■ **Your task**
Extract from the material below every line that contains the string "output", and reproduce each such line in full.
---------- Records supplied ----------
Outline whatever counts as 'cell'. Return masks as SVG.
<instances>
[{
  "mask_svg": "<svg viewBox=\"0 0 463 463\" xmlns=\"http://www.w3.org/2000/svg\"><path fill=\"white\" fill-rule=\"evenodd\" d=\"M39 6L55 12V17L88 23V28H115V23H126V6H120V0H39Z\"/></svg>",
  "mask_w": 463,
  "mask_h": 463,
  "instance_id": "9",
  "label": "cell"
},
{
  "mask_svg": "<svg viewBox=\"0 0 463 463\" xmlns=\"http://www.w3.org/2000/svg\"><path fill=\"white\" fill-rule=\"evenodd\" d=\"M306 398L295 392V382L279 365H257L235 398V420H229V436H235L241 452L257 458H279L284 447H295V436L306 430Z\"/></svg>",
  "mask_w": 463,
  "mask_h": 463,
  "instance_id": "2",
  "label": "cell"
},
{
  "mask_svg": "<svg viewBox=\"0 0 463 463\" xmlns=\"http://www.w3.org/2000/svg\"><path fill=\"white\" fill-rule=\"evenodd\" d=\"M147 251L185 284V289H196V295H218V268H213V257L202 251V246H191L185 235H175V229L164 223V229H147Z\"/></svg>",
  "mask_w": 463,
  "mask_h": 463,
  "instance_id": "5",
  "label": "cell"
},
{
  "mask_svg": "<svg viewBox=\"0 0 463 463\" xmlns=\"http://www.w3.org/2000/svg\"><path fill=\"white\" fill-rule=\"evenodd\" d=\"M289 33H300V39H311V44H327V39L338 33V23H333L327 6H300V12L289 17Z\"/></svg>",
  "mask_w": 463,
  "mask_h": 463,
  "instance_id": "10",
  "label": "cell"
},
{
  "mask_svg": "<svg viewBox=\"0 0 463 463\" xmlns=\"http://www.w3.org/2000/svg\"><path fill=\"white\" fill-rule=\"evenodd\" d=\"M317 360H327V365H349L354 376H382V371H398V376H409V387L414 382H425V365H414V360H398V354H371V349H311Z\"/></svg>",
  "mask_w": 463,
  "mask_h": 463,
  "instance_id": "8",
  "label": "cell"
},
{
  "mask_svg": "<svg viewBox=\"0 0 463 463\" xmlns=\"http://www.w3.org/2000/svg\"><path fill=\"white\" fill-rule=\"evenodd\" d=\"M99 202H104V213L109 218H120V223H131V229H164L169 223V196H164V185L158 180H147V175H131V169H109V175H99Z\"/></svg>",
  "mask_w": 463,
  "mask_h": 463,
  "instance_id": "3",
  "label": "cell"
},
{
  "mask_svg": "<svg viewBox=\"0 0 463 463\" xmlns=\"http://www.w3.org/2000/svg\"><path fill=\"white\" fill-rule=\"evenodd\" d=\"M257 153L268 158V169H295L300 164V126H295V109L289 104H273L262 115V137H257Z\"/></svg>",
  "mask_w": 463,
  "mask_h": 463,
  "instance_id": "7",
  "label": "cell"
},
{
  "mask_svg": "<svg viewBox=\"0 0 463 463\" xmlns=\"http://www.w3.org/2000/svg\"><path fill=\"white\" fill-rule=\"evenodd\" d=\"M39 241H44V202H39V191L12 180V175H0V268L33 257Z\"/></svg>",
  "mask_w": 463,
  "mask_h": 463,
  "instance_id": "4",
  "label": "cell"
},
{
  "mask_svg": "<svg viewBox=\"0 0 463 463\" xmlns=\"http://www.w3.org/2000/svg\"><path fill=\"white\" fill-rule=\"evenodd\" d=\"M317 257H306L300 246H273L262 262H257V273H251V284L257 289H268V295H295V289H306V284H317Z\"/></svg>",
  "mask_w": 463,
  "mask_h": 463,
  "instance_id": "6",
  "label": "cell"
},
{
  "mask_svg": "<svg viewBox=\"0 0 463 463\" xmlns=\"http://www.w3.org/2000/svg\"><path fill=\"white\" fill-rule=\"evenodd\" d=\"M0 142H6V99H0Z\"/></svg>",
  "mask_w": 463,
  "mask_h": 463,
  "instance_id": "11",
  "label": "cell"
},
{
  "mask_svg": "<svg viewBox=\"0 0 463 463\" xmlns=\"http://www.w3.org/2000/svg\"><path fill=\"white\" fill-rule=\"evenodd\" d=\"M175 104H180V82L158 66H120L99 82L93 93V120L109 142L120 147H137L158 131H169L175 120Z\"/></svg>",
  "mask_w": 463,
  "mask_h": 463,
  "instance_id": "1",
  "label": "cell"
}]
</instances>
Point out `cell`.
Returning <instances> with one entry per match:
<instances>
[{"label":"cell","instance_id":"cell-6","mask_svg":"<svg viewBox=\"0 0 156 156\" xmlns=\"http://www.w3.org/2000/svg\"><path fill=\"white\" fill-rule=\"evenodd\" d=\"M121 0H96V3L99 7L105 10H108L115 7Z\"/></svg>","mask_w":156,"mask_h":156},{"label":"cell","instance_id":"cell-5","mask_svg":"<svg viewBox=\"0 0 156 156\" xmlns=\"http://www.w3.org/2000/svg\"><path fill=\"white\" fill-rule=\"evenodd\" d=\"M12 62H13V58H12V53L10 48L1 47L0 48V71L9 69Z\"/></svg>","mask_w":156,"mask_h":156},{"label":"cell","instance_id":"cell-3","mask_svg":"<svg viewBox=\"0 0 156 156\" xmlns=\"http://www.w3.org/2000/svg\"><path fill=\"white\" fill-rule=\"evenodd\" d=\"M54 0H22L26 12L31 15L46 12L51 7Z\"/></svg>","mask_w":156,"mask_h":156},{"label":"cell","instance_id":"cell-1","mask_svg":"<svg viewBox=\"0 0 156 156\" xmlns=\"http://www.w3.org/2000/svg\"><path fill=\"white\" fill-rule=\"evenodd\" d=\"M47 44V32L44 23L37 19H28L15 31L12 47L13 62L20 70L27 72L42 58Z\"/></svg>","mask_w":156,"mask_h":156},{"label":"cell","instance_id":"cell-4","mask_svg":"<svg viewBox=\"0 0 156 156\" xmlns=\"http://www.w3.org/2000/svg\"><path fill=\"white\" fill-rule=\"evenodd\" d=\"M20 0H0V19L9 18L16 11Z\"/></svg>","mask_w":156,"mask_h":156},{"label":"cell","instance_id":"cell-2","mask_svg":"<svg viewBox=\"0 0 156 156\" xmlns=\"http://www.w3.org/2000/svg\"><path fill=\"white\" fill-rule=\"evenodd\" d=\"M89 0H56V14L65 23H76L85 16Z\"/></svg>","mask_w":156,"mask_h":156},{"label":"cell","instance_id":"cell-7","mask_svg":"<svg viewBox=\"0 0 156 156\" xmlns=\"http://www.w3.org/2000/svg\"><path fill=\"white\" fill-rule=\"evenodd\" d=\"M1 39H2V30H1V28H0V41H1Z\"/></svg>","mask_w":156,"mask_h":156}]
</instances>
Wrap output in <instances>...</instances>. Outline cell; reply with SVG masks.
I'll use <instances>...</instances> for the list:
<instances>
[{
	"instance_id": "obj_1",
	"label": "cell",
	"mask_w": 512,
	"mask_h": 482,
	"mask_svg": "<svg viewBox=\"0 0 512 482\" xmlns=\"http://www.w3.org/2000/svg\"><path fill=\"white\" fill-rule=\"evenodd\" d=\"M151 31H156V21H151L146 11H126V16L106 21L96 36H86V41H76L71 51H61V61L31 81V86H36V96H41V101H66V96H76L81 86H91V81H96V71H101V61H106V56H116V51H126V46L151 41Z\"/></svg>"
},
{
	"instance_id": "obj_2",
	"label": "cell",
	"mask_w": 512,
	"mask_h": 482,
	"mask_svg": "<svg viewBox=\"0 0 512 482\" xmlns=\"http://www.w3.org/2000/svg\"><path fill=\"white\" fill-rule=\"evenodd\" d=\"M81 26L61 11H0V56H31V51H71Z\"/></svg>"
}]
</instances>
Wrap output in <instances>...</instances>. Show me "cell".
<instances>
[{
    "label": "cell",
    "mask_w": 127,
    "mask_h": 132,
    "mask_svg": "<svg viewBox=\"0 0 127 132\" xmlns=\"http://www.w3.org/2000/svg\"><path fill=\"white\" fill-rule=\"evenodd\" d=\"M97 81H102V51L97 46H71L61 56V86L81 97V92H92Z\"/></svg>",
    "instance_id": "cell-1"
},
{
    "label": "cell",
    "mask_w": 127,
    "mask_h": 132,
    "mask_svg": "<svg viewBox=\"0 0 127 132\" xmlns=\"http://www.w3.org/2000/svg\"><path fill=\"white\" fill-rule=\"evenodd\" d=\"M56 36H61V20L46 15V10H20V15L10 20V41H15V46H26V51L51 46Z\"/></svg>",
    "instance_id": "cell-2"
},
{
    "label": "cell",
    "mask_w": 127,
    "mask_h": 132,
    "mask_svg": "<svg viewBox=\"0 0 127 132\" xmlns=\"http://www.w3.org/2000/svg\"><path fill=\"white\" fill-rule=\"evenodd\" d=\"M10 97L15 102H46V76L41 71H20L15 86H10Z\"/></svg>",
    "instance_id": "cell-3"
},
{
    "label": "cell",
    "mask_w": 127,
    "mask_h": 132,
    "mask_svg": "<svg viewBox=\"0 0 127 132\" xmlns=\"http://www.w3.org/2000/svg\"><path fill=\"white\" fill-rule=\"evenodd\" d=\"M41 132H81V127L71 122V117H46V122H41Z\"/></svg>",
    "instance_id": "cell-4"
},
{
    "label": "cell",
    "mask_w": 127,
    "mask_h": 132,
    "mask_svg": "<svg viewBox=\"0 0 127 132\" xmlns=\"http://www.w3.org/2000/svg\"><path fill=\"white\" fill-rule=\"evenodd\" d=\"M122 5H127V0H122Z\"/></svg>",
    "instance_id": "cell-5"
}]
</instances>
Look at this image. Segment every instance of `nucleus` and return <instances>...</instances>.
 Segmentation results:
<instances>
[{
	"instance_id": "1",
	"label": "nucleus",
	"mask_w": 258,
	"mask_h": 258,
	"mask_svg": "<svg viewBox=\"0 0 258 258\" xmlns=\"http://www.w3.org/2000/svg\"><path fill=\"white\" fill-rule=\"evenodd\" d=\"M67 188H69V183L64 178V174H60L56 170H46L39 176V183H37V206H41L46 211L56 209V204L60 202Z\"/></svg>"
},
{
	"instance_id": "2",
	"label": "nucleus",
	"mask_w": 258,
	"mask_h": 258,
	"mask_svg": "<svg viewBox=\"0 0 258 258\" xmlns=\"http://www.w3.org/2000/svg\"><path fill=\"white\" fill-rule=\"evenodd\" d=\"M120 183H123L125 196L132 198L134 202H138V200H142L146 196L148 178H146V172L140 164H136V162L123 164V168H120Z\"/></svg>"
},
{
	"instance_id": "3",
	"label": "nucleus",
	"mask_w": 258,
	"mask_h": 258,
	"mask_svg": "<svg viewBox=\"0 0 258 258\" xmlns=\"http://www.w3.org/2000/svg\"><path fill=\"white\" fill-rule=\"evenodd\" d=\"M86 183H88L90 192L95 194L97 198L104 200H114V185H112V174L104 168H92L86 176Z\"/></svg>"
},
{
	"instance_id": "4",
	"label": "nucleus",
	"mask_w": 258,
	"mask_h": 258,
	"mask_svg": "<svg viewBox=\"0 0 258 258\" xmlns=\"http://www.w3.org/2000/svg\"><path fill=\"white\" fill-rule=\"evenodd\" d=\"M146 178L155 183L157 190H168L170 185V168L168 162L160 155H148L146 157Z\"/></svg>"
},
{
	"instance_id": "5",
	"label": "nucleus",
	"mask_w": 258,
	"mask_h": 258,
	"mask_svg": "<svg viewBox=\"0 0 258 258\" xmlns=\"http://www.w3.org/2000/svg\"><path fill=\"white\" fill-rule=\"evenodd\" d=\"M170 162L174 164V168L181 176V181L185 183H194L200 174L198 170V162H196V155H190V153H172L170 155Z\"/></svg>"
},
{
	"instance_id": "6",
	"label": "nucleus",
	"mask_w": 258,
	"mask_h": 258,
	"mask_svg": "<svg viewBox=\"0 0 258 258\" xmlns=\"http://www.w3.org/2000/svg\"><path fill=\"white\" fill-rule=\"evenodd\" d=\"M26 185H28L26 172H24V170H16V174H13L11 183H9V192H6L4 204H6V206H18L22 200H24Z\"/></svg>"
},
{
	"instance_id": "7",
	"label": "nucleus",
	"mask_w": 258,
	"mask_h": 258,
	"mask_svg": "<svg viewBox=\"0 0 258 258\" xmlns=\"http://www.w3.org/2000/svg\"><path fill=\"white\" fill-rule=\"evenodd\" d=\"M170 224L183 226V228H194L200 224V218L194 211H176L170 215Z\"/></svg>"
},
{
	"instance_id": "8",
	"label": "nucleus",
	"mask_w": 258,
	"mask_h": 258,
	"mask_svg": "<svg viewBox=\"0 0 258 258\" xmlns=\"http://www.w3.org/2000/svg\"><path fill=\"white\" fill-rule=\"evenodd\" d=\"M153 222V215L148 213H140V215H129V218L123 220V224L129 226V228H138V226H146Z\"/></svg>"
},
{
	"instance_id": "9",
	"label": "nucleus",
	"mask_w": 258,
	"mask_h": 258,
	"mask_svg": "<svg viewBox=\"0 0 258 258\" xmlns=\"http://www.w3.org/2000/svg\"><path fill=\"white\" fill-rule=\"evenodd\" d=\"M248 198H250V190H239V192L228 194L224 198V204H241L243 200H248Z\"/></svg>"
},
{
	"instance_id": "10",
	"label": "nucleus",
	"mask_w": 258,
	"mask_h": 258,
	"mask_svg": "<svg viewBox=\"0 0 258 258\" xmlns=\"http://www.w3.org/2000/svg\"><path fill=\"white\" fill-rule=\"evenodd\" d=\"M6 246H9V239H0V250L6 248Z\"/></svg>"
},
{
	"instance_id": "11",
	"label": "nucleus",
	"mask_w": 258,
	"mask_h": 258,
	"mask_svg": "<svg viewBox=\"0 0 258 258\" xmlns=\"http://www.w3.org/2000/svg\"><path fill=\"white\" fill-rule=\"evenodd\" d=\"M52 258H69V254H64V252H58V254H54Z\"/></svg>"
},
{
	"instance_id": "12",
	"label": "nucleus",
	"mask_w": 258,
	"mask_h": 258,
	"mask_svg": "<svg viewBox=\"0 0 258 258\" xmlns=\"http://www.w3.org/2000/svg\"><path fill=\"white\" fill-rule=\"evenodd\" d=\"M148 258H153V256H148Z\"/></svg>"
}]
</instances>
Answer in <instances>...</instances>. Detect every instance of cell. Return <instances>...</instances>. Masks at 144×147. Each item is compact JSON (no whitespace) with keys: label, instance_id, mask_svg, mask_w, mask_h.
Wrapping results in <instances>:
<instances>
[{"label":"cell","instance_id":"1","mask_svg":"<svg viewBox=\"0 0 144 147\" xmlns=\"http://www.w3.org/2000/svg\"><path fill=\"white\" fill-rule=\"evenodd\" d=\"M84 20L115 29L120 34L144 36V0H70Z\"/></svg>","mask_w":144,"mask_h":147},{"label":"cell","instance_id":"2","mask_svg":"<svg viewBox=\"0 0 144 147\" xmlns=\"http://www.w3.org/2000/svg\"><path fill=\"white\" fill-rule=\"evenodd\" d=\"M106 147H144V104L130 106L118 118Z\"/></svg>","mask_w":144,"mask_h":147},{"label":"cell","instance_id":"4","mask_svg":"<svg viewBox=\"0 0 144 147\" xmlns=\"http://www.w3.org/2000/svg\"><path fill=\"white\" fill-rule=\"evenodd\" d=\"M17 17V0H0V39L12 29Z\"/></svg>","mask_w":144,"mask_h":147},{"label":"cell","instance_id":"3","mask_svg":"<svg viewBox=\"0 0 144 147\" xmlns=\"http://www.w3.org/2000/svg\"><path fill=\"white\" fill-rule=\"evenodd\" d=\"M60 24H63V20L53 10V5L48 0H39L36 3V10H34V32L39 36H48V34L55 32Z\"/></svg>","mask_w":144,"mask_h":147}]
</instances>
----------
■ **Reply to the exercise**
Wrap output in <instances>...</instances>. Outline cell; reply with SVG masks.
Wrap output in <instances>...</instances>. Show me "cell".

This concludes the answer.